A proposta é interessante, dialogar e propor ideias para com a juventude atual. Saber a posição do adolescente em meio a realidade das mulheres e dos negros, para que haja uma posição (MANOCA). Eu achei maravilhosa! Essa conscientização é muito importante!!! (CLÉO).

Nos relatos acima, Roberta demonstra perceber a dupla opressão de gênero e raça sofrida pelas mulheres negras. Em seus comentários, as/os alunas/os parecem perceber como essas opressões afetam a vida de mulheres negras que são vistas como inferiores.

O diálogo aqui se torna essencial para um pensar crítico, pois sem ele não há educação nem transformação (FREIRE, 2011). Concordo com o autor ao dizer que o diálogo é um ato de amor ao mundo e aos homens, ele é esperança. Em outras palavras, o diálogo é uma atitude de esperança para um mundo mais humano, onde a opressão não seja naturalizada.

Do item Como foi discutir o tema em francês?, selecionei os seguintes comentários:

Importante para o vocabulário (LAUREN). Palavras novas (ROBERTA).

Ajuda a desenvolver minha linguagem (JOHNSON). Discutir em francês foi bom para escutar (JOSÉ).

Foi um pouco difícil, mas mais fácil do que outras discussões que tivemos em francês (LENOR ESTEVÃO).

As/os alunas/os apontam em seus comentários pontos relativos à língua em si. Demonstrando a importância de discutir temas sociais em francês para o desenvolvimento discursivo da língua, bem como na aquisição de vocabulário. Como se pode perceber ainda no comentário de Lenor Estevão, as discussões parecem fluir mais facilmente para ela que utiliza o francês para expressar suas opiniões.

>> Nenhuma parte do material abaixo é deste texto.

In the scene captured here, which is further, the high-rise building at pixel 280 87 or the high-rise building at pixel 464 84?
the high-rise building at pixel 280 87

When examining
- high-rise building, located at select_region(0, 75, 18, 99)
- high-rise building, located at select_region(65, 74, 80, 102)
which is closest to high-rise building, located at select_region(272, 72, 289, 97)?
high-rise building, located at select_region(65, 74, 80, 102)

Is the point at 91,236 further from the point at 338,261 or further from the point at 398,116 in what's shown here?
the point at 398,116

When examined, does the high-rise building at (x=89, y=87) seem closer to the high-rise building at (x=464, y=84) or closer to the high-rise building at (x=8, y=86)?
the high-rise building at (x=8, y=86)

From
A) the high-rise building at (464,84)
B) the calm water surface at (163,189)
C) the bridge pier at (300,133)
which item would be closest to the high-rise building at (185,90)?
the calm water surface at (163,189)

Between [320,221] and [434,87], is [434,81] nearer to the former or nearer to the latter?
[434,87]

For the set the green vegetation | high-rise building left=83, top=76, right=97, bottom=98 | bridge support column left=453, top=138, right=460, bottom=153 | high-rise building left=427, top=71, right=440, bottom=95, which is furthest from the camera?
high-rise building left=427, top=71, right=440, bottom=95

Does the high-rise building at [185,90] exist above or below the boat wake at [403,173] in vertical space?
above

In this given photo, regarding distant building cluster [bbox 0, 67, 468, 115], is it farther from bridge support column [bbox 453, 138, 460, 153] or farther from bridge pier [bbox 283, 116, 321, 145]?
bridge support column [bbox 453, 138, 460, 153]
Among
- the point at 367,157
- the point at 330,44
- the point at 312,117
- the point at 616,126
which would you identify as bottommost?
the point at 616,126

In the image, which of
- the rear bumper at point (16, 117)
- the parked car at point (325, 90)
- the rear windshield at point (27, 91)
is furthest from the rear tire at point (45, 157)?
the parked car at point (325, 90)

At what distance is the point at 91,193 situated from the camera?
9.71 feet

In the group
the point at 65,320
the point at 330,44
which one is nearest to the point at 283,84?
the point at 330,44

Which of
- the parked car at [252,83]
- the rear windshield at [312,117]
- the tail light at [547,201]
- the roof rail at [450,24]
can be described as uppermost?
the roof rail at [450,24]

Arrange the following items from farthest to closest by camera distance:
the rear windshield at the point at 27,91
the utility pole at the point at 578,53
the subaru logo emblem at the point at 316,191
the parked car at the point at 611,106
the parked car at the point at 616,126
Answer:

Do item O que você aprendeu com a atividade?, destaco o comentário de Alexandre Agrigento: “Aprendi vários factos sobre a desigualdade entre mulheres brancas e mulheres negras especialmente. Também aprendi muito sobre o subjontif”. O comentário traz a relevância desse ensino não apenas para a conscientização crítica, mas também para o desenvolvimento linguístico das/os alunas/os que aprendem língua ao mesmo tempo em que refletem sobre questões sociais. Assim, é possível dizer que o LC favorece tanto a

aprendizagem da língua como estrutura quanto como discurso. Aqui, foi possível trazer essa prática pedagógica para a sala de aula por meio do ensino da estrutura gramatical. Essa prática pedagógica favoreceu a problematização das desigualdades ainda existentes entre mulheres brancas e negras por meio de dados estatísticos.